─── RECORDS FOR THIS EXERCISE

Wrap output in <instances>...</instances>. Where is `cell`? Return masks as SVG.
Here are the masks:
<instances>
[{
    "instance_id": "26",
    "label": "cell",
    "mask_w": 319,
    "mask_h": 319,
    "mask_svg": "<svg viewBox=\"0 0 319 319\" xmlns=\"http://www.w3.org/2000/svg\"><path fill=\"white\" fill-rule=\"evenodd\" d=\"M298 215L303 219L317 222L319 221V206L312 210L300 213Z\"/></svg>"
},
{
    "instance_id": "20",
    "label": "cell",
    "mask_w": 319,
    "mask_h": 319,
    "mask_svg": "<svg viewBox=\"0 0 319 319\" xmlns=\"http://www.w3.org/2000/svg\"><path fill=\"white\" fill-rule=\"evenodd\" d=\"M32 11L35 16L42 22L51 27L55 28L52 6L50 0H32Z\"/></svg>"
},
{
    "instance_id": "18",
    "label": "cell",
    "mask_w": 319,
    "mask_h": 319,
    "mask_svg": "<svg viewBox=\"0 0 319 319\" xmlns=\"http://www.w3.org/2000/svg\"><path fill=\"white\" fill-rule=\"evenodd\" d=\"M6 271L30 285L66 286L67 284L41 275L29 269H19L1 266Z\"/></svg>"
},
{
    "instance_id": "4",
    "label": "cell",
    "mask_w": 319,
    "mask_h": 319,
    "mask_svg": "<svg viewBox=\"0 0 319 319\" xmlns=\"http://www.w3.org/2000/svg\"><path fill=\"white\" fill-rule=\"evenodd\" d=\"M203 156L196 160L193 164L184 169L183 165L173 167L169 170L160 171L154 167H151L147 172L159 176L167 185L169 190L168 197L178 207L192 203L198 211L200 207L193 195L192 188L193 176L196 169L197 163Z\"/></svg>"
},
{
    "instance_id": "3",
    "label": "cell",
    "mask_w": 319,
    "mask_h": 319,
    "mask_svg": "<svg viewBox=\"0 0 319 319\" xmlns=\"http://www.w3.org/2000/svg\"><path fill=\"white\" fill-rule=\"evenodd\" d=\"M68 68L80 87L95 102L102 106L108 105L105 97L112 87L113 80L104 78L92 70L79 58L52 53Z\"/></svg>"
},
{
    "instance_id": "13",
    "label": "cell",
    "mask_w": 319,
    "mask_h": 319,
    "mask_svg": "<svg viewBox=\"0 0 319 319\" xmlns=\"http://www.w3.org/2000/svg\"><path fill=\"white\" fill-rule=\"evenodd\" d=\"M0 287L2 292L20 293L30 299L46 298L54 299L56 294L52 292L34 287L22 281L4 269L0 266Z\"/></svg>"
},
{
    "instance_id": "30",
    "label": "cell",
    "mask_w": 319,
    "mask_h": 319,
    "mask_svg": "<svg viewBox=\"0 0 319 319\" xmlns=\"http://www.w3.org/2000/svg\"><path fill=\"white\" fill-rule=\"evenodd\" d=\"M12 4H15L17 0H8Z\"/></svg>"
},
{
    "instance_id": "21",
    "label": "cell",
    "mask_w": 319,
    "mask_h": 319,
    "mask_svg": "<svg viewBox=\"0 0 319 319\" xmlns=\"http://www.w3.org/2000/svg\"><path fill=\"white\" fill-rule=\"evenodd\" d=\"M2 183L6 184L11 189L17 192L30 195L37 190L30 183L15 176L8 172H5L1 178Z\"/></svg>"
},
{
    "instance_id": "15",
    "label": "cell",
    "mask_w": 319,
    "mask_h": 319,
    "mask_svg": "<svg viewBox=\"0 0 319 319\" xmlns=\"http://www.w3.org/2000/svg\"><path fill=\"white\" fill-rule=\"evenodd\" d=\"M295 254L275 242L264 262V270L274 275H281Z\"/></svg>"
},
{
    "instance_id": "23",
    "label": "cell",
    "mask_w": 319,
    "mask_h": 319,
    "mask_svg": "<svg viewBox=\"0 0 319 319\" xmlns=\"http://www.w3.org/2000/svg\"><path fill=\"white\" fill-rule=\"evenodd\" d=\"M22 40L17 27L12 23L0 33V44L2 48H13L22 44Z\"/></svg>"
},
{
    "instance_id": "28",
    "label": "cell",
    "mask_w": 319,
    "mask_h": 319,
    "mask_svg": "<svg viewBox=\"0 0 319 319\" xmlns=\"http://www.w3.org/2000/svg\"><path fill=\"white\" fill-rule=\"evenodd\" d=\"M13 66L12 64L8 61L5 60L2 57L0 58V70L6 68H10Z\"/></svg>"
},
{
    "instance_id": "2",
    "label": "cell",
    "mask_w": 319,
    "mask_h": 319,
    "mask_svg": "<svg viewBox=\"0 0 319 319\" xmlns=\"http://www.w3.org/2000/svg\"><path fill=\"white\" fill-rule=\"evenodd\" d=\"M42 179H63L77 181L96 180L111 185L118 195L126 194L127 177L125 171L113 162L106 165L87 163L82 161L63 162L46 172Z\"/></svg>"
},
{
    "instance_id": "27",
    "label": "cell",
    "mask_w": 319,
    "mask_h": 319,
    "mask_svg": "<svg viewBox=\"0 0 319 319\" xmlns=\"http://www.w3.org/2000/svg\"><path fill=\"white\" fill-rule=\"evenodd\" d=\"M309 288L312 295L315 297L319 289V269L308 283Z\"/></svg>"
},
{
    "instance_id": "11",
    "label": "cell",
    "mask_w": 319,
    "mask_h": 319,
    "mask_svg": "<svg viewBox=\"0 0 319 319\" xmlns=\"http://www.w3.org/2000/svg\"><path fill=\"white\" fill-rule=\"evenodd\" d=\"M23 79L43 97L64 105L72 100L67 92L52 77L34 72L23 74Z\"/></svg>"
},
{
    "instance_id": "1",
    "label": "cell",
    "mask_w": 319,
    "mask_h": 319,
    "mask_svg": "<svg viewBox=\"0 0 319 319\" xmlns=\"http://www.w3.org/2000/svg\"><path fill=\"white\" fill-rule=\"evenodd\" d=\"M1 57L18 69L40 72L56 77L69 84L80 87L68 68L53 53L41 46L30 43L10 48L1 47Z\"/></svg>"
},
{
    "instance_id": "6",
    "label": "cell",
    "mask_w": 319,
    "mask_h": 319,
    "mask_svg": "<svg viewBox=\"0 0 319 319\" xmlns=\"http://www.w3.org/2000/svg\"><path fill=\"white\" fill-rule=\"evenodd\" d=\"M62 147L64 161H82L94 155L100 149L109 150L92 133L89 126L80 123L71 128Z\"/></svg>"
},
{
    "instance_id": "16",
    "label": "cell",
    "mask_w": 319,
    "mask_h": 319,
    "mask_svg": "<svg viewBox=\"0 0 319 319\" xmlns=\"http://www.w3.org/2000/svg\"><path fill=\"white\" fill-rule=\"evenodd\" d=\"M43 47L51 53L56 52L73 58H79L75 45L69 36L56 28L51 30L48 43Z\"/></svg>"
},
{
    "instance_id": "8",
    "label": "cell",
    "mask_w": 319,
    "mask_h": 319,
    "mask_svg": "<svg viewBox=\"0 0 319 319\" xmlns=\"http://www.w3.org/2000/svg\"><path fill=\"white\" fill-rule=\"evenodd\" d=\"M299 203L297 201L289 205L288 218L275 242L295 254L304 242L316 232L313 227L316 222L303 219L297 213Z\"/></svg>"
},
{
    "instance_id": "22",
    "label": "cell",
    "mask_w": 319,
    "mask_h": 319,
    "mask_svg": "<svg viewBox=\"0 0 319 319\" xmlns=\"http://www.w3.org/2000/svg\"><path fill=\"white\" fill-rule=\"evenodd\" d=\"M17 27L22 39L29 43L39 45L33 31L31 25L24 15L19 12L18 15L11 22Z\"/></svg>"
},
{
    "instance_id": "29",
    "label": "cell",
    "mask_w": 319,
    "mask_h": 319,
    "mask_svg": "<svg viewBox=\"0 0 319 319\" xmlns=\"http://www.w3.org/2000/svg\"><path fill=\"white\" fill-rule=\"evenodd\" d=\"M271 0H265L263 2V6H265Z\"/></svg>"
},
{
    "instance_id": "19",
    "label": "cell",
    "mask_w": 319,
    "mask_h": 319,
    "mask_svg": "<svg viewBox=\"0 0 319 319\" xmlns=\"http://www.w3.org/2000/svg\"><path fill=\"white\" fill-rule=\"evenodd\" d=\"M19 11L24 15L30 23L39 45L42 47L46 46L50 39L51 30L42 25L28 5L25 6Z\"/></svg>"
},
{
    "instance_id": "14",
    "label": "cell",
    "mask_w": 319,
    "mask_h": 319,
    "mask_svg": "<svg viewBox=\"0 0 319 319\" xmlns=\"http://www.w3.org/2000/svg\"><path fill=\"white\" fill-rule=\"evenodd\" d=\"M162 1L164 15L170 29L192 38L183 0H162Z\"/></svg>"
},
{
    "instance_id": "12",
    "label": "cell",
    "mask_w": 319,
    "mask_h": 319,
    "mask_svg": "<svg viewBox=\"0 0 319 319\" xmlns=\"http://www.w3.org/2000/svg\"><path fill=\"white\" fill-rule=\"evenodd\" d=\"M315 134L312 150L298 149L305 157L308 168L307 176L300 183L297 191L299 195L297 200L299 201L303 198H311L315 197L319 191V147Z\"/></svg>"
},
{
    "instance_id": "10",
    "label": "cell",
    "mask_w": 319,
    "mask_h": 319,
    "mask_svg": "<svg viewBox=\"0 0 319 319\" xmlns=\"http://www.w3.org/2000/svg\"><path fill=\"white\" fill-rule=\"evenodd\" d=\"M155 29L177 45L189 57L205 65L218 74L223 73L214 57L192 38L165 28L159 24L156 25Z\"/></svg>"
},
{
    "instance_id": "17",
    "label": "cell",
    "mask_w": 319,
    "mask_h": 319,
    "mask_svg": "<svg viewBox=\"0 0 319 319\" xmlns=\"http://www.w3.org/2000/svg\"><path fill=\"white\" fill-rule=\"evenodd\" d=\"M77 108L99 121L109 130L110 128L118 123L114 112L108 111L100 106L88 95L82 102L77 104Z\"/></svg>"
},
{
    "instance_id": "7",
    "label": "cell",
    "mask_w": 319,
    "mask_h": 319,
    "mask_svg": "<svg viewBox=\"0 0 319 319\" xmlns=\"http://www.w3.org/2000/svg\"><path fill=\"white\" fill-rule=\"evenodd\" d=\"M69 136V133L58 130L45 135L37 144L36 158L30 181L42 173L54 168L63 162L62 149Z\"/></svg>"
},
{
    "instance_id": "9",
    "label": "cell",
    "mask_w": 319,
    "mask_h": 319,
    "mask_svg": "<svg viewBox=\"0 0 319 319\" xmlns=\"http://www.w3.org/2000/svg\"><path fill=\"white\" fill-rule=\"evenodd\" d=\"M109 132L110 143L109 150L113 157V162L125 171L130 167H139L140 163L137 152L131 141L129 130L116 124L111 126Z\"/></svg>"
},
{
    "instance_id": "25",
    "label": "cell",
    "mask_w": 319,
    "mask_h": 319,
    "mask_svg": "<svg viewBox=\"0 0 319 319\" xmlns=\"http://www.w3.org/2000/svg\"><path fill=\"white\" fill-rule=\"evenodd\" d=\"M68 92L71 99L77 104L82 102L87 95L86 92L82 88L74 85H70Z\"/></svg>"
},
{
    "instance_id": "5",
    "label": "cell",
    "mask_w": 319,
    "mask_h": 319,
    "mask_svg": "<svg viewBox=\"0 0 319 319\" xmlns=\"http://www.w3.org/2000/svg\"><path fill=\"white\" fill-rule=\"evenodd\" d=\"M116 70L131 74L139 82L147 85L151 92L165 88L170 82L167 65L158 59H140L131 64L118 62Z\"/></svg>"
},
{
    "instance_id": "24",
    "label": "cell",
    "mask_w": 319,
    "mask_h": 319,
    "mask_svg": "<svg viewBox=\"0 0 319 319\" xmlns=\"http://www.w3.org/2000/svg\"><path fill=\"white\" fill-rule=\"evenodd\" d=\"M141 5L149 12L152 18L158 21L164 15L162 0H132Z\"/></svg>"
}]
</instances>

──────

WHAT THE TASK REQUIRES -
Count the lines of the records above that contain the string "masks", treating uppercase and lowercase as different. Reply with the number alone.

ANSWER TO THE TASK -
2